LUDWIG WITTGENSTEIN est né le 26 avril 1889 à Vienne. c’est le 8 e et dernier enfant d’une des familles les plus en vue de la capitale des Habsbourg. L’arrière-grand-père de Ludwig s’appelait en fait Moïse Maier et avait adopté en tant que régisseur le nom de la famille pour laquelle il travaillait. Le père du philosophe avait pris comme deuxième prénom Christian et avait totalement rompu avec son passé juif. La grand-mère, Fanny Figdor, était issue d’une grande famille juive convertie au protestantisme. L’Histoire autrichienne, et sa grande hache, ne sera pas dupe d’une aussi parfaite assimilation.
Fils d’un richissime industriel, le jeune Ludwig part en 1908 étudier l’aéronautique à Manchester, mais une pulsion simultanée le travaille, la philosophie. En 1911, alors qu’il conçoit d’écrire un grand ouvrage, il se rend à Iéna et rencontre le grand mathématicien Frege, qui le persuade d’aller voir Bertrand Russell à Cambridge. Wittgenstein y découvre un homme épuisé par ses années de travail sur les « Principia mathematica ». Un livre entier a certainement été écrit sur la relation entre ces deux géants. « L’un avait besoin d’un protecteur, l’autre d’un protégé », écrit Ray Monk. Leurs préoccupations intellectuelles vont converger : il y a une logique dans les mathématiques, mais n’y en a-t-il pas aussi une dans le langage courant ? Ce dernier reflète-t-il le monde ou ne peut-on le réduire à un algorythme, comme l’avait souhaité Leibniz ?
Il n’est pas de biographie qui ne suscite, sous la pulvérulence des détails, une volonté de trouver un fil conducteur, fut-il psychanalytique. Grand beau jeune homme impulsif, Ludwig plaît beaucoup aux dames, un sentiment qu’il ne rend point. Il est, adolescent, sous l’influence de sa sur Margarete, qui lui révèle Freud (avec qui elle fit une analyse), et du pamphlétaire Karl Kraus, qui le convainc que la liberté des juifs ne passe pas par le sionisme mais pas leur complète assimilation.

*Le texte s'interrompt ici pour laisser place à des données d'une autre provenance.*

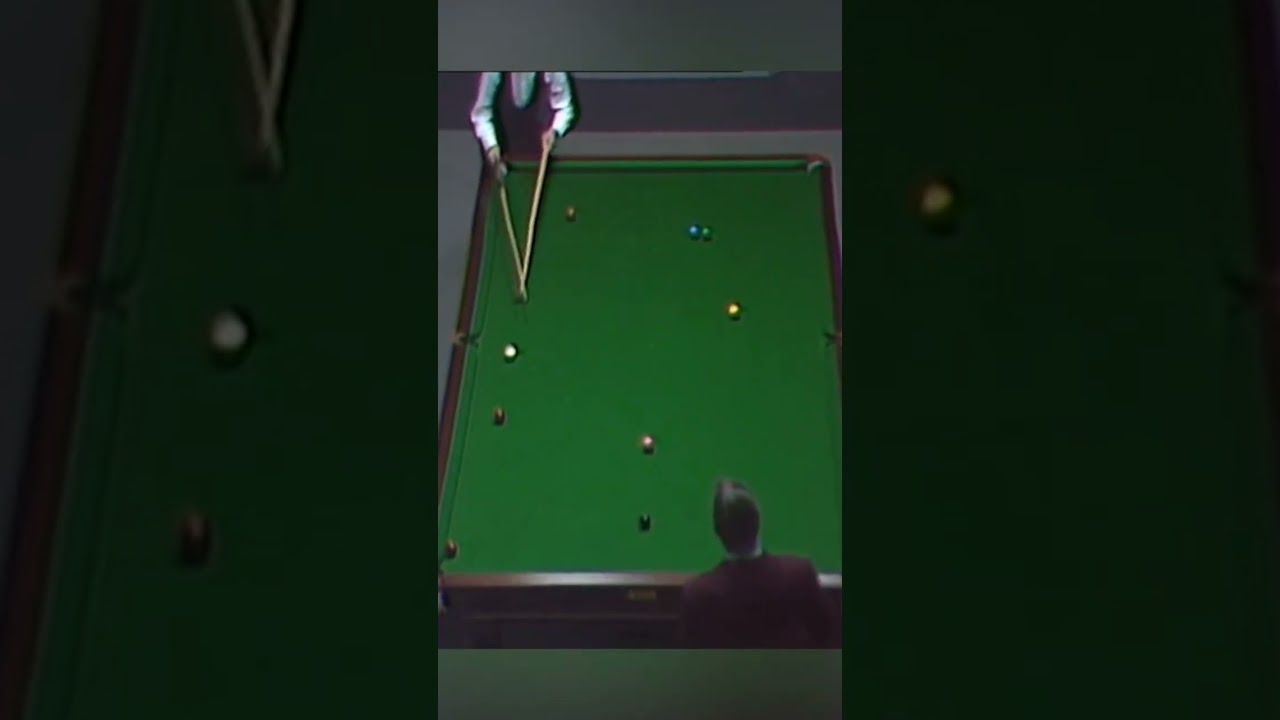 “Absolutely perfect” Exhibition stuff from a 20-year-old @s_hendry775 #snooker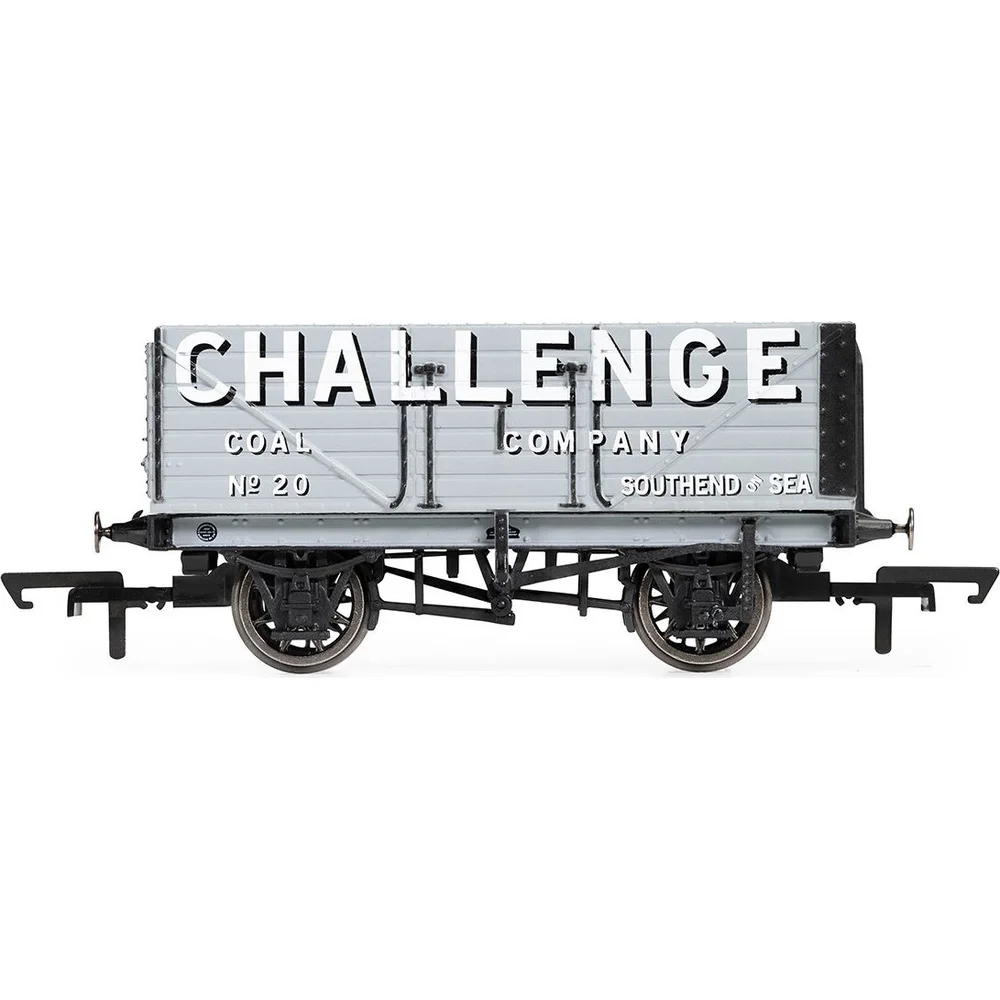 Hornby R60193 — Side Elevation by Hornby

Entre brillance et morbide.
En même temps qu’il découvre Schopenhauer, qui le persuade de l’importance de ce que l’on est, Wittgenstein est secoué par la figure de l’étrange Otto Weininger. Cet intellectuel juif a écrit des pages terribles sur son peuple qui attirèrent l’attention d’un certain Adolf Hitler. Proclamé théoricien de la « haine de soi », auteur également d’un ouvrage misogyne, « Sexe et caractère », Weininger se suicida symboliquement dans la maison où Beethoven était mort, le 4 octobre 1903. Il est pour Wittgenstein un symbole des tensions qui marquent la société viennoise, entre brillance et tentation morbide.
Wittgenstein, c’est aussi la fulgurance des projets. Réformé en 1914, il s’engage pourtant dans l’armée autrichienne. Fait prisonnier par les Italiens en 1918, il rentre en Autriche en août 1919 et commence à écrire son grand ouvrage, le « Tractatus logico-philosophicus ». En 1913, il a abandonné l’immense fortune que lui a léguée son père et est devenu instituteur. S’il semble s’installer définitivement à Cambridge à partir de 1929, il se construit une cabane en Norvège, où il séjourne en solitaire.
Alors qu’il est à Vienne, l’Anschluss transforme en un éclair les Wittgenstein en Allemands et empêche notre héros de retourner en Angleterre. La guerre, qu’il ne semble pas très bien comprendre, frappe une famille qui aura bien du mal à démontrer sa non-judéité.
À la fois généreux et introverti, Ludwig Wittgenstein, qui meurt d’un cancer à Cambridge, n’aura de cesse de casser la noix d’un épais langage. Sa vie ressemble tellement à sa conclusion philosophique : « Ce qui peut être dit, peut-être dit clairement ; ce dont on ne peut parler, il faut le passer sous silence. »
Ray Monk, « Wittgenstein », Flammarion, « Grandes Biographies »; 575 pages, 32 euros.